[Opening DOCUMENT SEGMENT section]

So similarly, getting security considerations built in from the start, along with ethical and safety considerations, will be key to unlocking security barriers to adoption. And the existing security control frameworks need to be expanded to address AI specific risks, through the infrastructure into the application layer and through the lifecycle of development, adoption and exploitation.
The outlook for the UK
The good news for the UK with regards to AI is that it’s leading in a number of technical areas, such as the interpretation and explainability of AI deployments which will be critical to build trust and exploitation. Strong research pedigree and sector hubs such as finance and life sciences make it well positioned to lead in applying AI to globally significant industries. The UK has also been shown to be a convener at a national level as illustrated by the Bletchley Summit in 2024. The UK also tends to be pragmatic in its approach, finding a good balance between constraint and chaos with the ability to flex legislative and assurance approach and where to apply control mechanisms.
So, given all this, what’s the outlook? The initial focus will likely be on adopting and mastering AI at the user level. Users and professionals will be moving up the value chain, spending less time on admin and research tasks and more time on analysis – while providing the expert context and stakeholder empathy that AI doesn’t yet provide. And, as we move from adoption to exploitation of AI technology, attention will turn to how to measure the return of investment. Productivity gain is the obvious starting point, but new insights and capabilities will emerge that will enable us to iteratively identify and direct new opportunities for AI.
Of course, key to all of this is ensuring that we have the right skills. For us at BAE Systems Digital Intelligence, key focus areas are across digital supply chain, data science and engineering, along with expertise in key data flow and AI model Ops/MLOps – with security skills embedded in the lifecycle as part of the team. We’re also working with our customers to capitalise on their Cloud investment and data potential by integrating training with their chosen Cloud provider, so we can help them use native AI tooling to drive the value from adoption and exploitation.
At the same time as we’re building these professional skills, we continue to recruit existing skills that still are in demand, like cyber security. There continues to be a global skills gap in cyber security, so we need to be careful not to make this a zero-sum game where we’re competing for the same talent pool.
Finally, we as an industry must bear in mind the need to retain the professional skill and discipline – whether that’s research, engineering or intelligence – to critique and assure any outputs produced by AI. This is key to trusting AI through explainability and the ability to validate the inputs and outputs. I’m sure we’ve all seen some ‘hallucinations’ and incorrect outputs produced by LLMs, so as we scale up adoption we need to be able to spot those and challenge incorrect reasoning. Similarly, we must caution against over-reliance on AI, which could erode core domain expertise if it’s not consciously maintained. We don’t want to create blind spots for ourselves.
There’s a lot to consider. Ultimately, this will be a long journey that will come with challenges, but the opportunities are clearly there for the UK to cement its position as an AI leader – implementing new capabilities that have national impact while ensuring that cyber security is never compromised.

[Closing DOCUMENT SEGMENT section]

• [WHAT TO WORK ON]
Decide whether each statement agrees with the passage on the AI outlook for the UK. Answer yes or no for each and quote the words of the passage that settle it.
1. The UK leads in the interpretation and explainability of AI deployments.
2. The initial focus will likely be on measuring the return on investment.
3. The global skills gap in cyber security has closed.
The material that follows is not required.

[Opening INFORMATION SUPPLIED section]

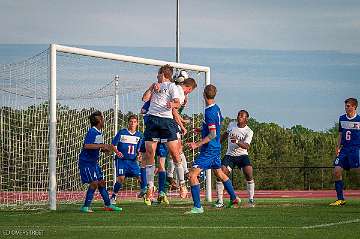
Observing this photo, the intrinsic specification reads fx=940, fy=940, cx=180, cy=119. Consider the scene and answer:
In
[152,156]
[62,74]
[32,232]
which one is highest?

[Closing INFORMATION SUPPLIED section]

• [TASK ANSWER]
1. Yes: "it’s leading in a number of technical areas, such as the interpretation and explainability of AI deployments"
2. No: "The initial focus will likely be on adopting and mastering AI at the user level."
3. No: "There continues to be a global skills gap in cyber security"